Но мы же не поверим, что это алфавитное зарождение - то единственное, что может поведать всем нам мудрое дерево? Что же оно ещё может? Мир, растянутый и сорвавший все маски под напряжением действий помыслившего себя хозяином человека, все же не способен был вечно удерживаться восприятием дерева, уже не приходившем отныне в кикиморские сны таинственного подглядывания в нечто. Они выходили с темного или даже иссиня-черного куба, раздаваясь эхом ведьм и пламенем саламандр, закручиваясь в вихревые зигзаги по-прежнему ползущих периодическими то тангенсоидами, то котангенсоидами перламутровыми партиями энергетических линий катящихся клубочков, издалека похожих на махусеньких таких мышек. С краснющими такими глазищами. Вот.

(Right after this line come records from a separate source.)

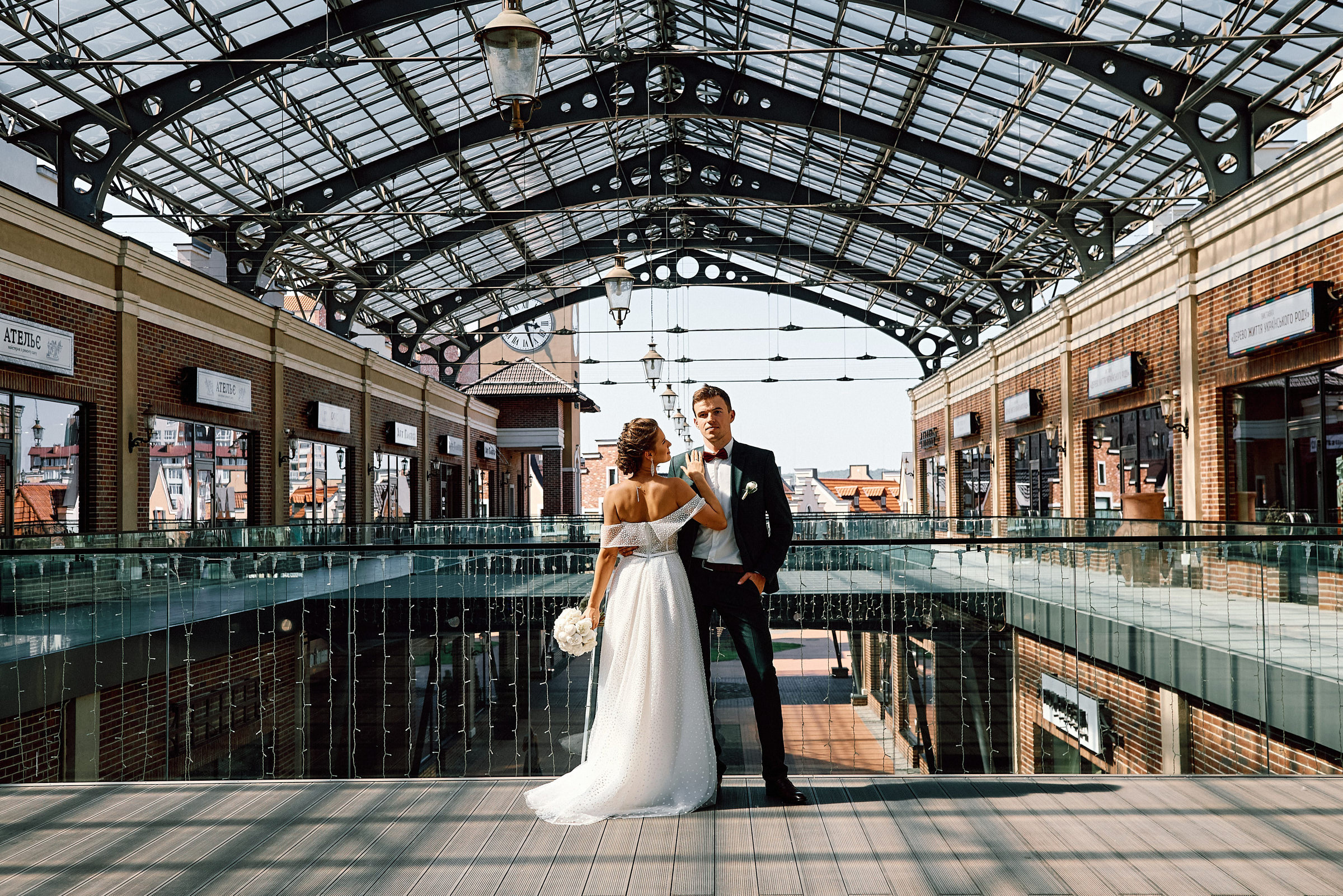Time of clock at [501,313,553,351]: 3:27
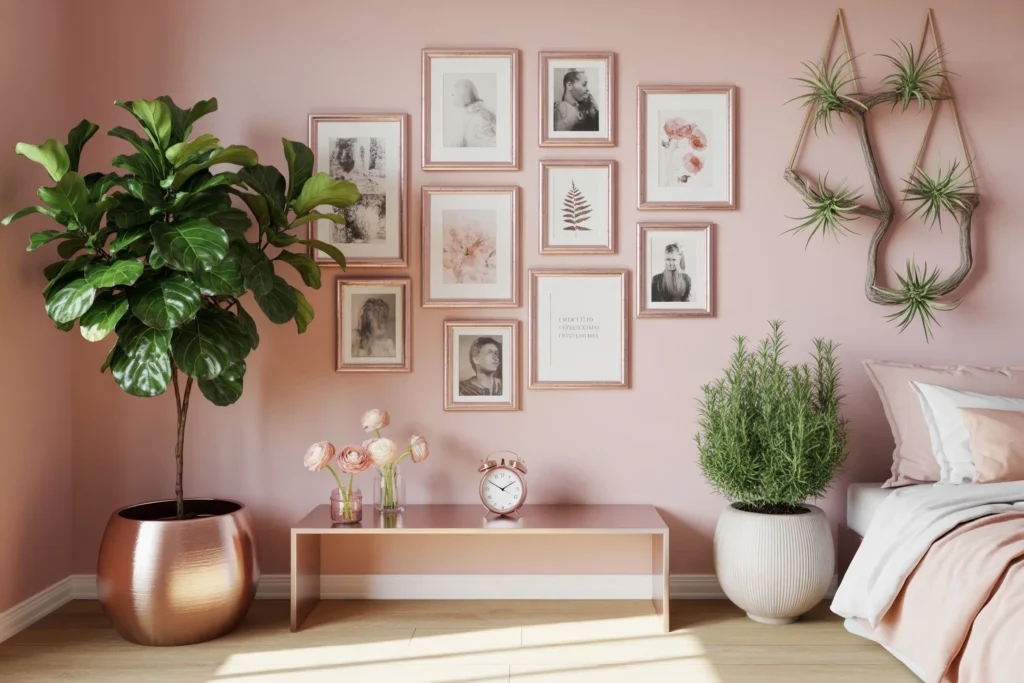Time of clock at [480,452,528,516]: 1:50
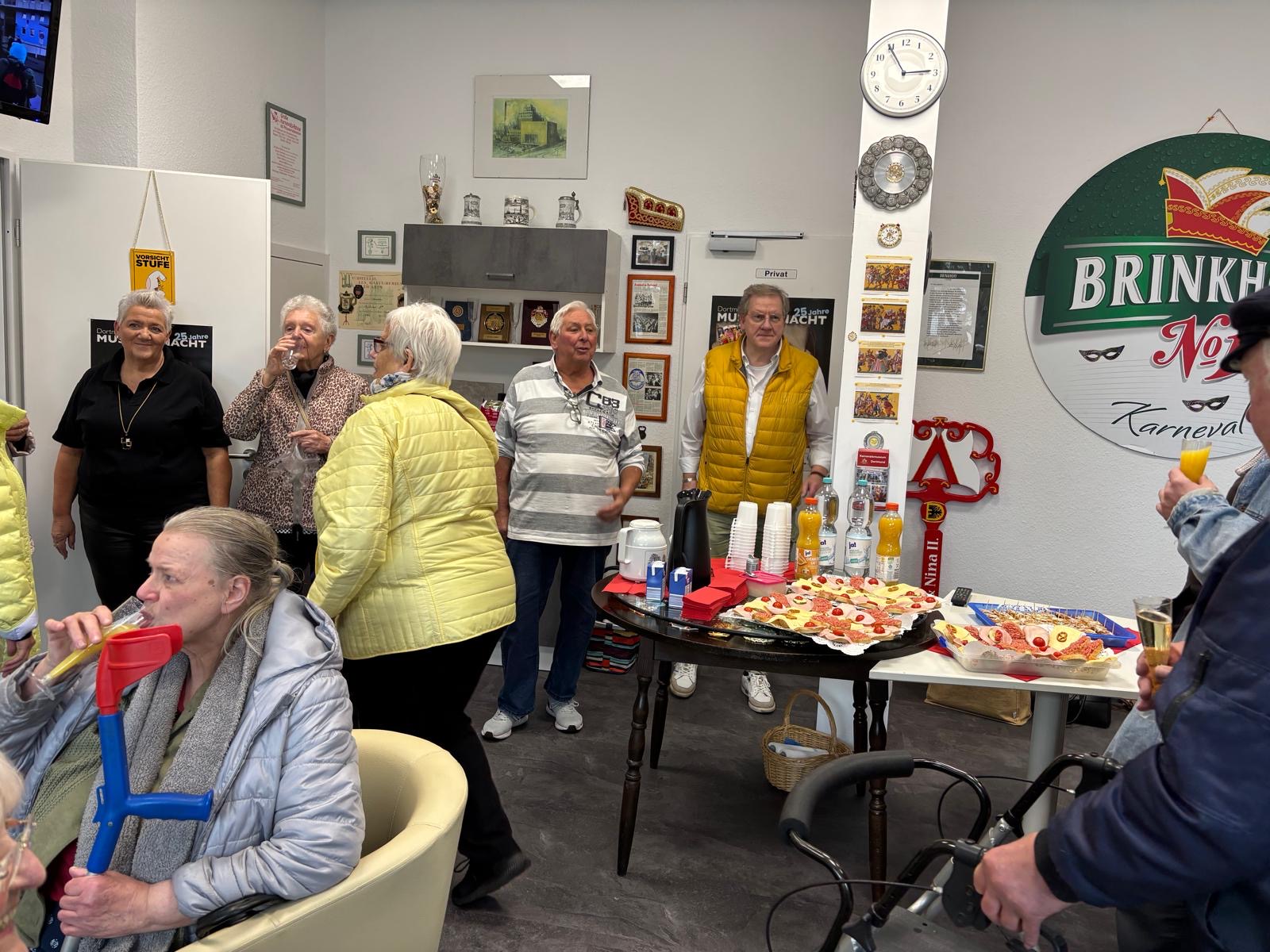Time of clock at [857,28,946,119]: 2:54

Кикиморы, точно пионеры, были всегда готовы обуздать свою страсть к тому, чтобы не найти и даже не искать рабочую базу, которая была бы всем им по душе. Ясновидящие кикиморы  услышали личное эхо, издаваемое Эйо, крайне рано утром. Неравнодушно обнаружили они совместно и абсолютно особенную наработку и нестыковку разнообразия, как внешнего, так и внутреннего. Сначала пришла идея погрохотать малёхо всякими там ударными инструментами: бубнами, барабанами, тамбуринами, там-тамами, ну и прочими гулко-звонкими ухалками и бряцалками.
 
Эйо пел, и душа его затопила собой все болота вокруг Лысой горы, приходили представители кикимор из необыкновенных мест, поскольку для перемещения материи миров использоваться должны были часы собирания и разбирания, на которые могли бы ещё разориться только представители, но вот никак не сами кикиморы. В общем, шабаш достиг своей цели - особого дела особого, кикиморского, расширения осознания, не имеющего имени.
 
А уж как Эйо Гнолл-то был доволен, как доволен! Уж и подавно, хоть и не понял вообще ничего!